During the March downturn when stocks and bonds were down, for example, the fund was essentially neutral — neither really down nor up.
The liquid alts category is quite diverse in the strategies it offers investors, adds Alan Fustey, portfolio manager with Bellwether Investment Management in Winnipeg.
It includes long-short equity funds, like Dynamic’s. It also encompasses alternative bond funds that “take unconventional approaches to bond investing, often trying to achieve returns uncorrelated with the bond market,” he says. “So they can invest with a high degree of flexibility, like taking positions in high-yield foreign debt, for example.”
Other liquid alts offer exposure to futures, including commodities like oil and gold, or they invest in derivatives such as swaps and options.
Then there are multi-alternative strategy funds that combine all the tactics listed above, he adds.
Mackenzie Investments was among the first Canadian investment firms to dip into the liquid alts market, and now has six mutual funds and one exchange-traded fund (ETF) in the category.
“The benefits of liquid alts is you can have a more stabilizing force in a portfolio,” says Michael Schnitman, senior vice president and head of alternative investments at Mackenzie Investments in Toronto.
By allocating about 10 to 20 per cent of the portfolio to one or two liquid alts, investors can get outperformance “in both rising and falling markets,” he adds.
Also many liquid alt funds have low barriers to entry. For example, the minimum investment for a Mackenzie alt fund is $500.
Among its offerings is the Mackenzie Alternative Enhanced Yield Fund, which aims to provide a five per cent annual distribution, paid monthly. To do this, the fund may use leverage (borrowing money) on low-yielding stocks and bonds to boost returns.
While worth considering, it’s important to understand how liquid alts work — as they are certainly not risk-free investments.
With respect to the aforementioned Enhance Yield Fund, for instance, that five per cent distribution isn’t guaranteed. As in more challenging markets, investors could see a return of capital as part of that distribution instead of it being made up solely of market returns.

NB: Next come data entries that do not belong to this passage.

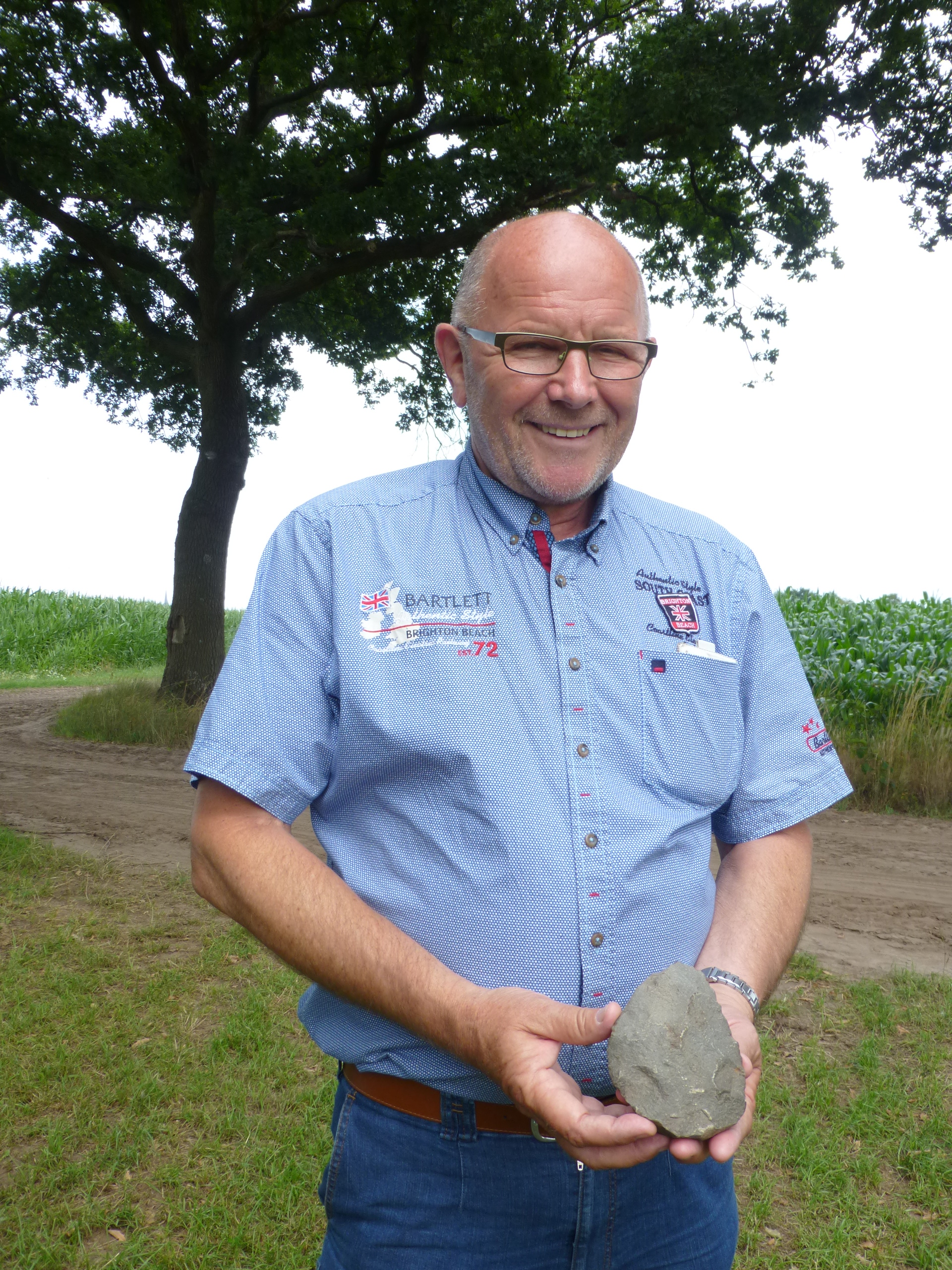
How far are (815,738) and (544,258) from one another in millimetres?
1266

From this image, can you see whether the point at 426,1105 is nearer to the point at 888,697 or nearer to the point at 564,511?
the point at 564,511

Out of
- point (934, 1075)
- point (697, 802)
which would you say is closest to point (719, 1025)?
point (697, 802)

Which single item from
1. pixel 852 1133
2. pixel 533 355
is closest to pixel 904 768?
pixel 852 1133

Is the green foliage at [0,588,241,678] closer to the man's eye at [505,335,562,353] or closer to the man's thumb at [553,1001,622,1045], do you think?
the man's eye at [505,335,562,353]

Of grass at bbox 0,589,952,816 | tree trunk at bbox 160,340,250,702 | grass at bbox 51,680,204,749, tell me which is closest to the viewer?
grass at bbox 0,589,952,816

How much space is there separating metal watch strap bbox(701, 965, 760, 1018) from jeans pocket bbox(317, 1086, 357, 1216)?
0.77 meters

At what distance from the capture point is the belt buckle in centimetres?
185

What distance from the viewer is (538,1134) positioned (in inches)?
72.9

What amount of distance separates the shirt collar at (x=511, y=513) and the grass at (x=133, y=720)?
1121 cm

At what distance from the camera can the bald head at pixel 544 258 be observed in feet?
7.22

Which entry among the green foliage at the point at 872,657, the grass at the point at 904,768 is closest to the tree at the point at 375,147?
the green foliage at the point at 872,657

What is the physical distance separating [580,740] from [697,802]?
0.34 m

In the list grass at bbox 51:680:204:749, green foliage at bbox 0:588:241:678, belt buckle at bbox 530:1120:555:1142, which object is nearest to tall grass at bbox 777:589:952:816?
grass at bbox 51:680:204:749

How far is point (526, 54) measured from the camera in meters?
12.3
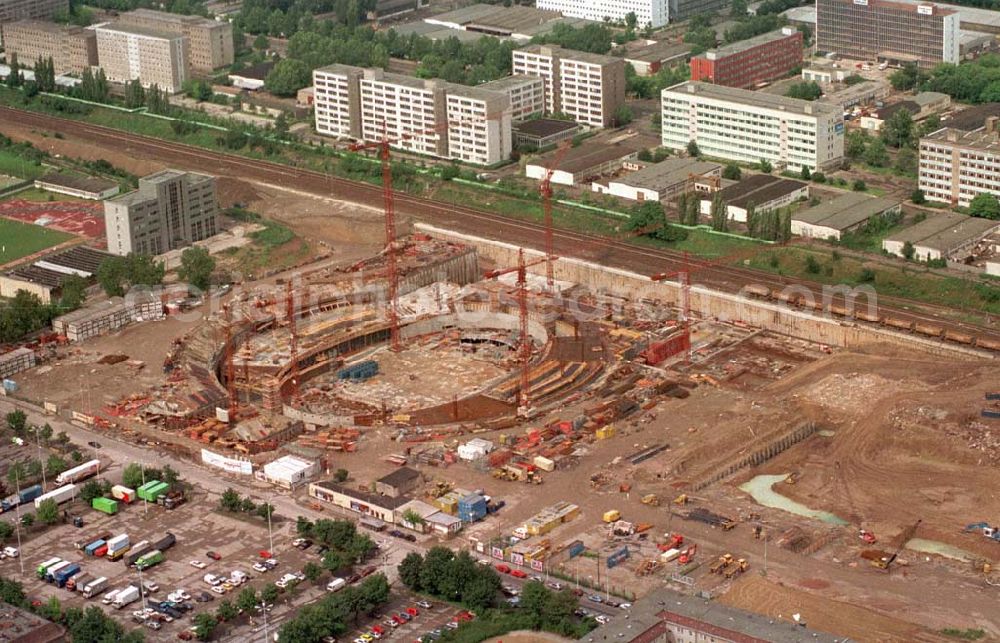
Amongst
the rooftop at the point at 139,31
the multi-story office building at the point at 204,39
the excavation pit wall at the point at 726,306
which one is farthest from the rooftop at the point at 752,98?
the multi-story office building at the point at 204,39

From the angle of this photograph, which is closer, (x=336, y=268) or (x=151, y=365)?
(x=151, y=365)

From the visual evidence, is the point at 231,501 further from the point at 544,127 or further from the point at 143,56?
the point at 143,56

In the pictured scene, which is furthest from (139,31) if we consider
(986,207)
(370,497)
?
(370,497)

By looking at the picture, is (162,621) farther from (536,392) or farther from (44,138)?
(44,138)

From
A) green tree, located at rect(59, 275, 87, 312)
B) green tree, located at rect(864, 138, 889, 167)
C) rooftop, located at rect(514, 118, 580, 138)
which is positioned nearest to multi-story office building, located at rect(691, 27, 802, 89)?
rooftop, located at rect(514, 118, 580, 138)

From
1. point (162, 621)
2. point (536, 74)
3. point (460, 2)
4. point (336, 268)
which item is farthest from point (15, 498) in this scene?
point (460, 2)

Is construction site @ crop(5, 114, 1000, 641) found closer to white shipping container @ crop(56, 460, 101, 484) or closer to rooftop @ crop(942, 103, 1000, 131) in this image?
white shipping container @ crop(56, 460, 101, 484)
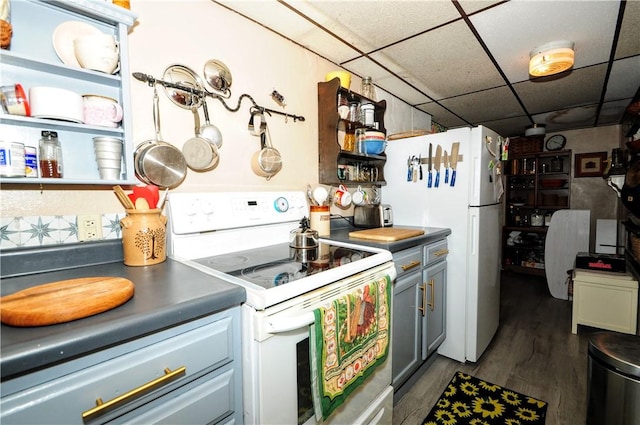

Additionally most liquid alts come with higher than average management expense ratios (MERs).
“Fees are higher to manage alternative investment products than traditional mutual funds… given the complexity of research, trading and reporting of the underlying investments,” Fustey says, adding that in some cases they exceed three per cent per year.
Those fees can make it more challenging for these funds to produce their intended returns.
Also of note is that because they often engage in much more complex strategies than the average mutual fund, you need to be fairly knowledgeable about investing. “Once you open the hood on some of these, they can be very complicated,” White adds.
As a result it’s best to lean on your adviser to wade through the jargon and decide whether a fund is a good fit.
Another critical consideration is just how “liquid” the fund will be during times of market stress. Being liquid generally means investors can sell out the investment quickly.
“But if you allow someone to get in and out of those funds daily, there may be a bit of a mismatch with its underlying investments, which may not be as liquid,” Fustey says. “And that could potentially lead to a run on some of these funds in really volatile markets.”
One other point of caution: Although strategies used by liquid alts are often based on previously winning hedge fund formulas, they’re not guaranteed to work as well in the future — especially as the alternative marketplace becomes more crowded with investors.
“There are only so many of these opportunities out there, so the more money that keeps flowing into them, the harder it gets to find good opportunities,” Fustey adds.
Still, liquid alt mutual funds are worth a look.
“A well-diversified portfolio that includes liquid alternatives isn’t a bad idea,” White says. “But they’re not perfect, and people shouldn’t have blind faith in what they purport to provide.”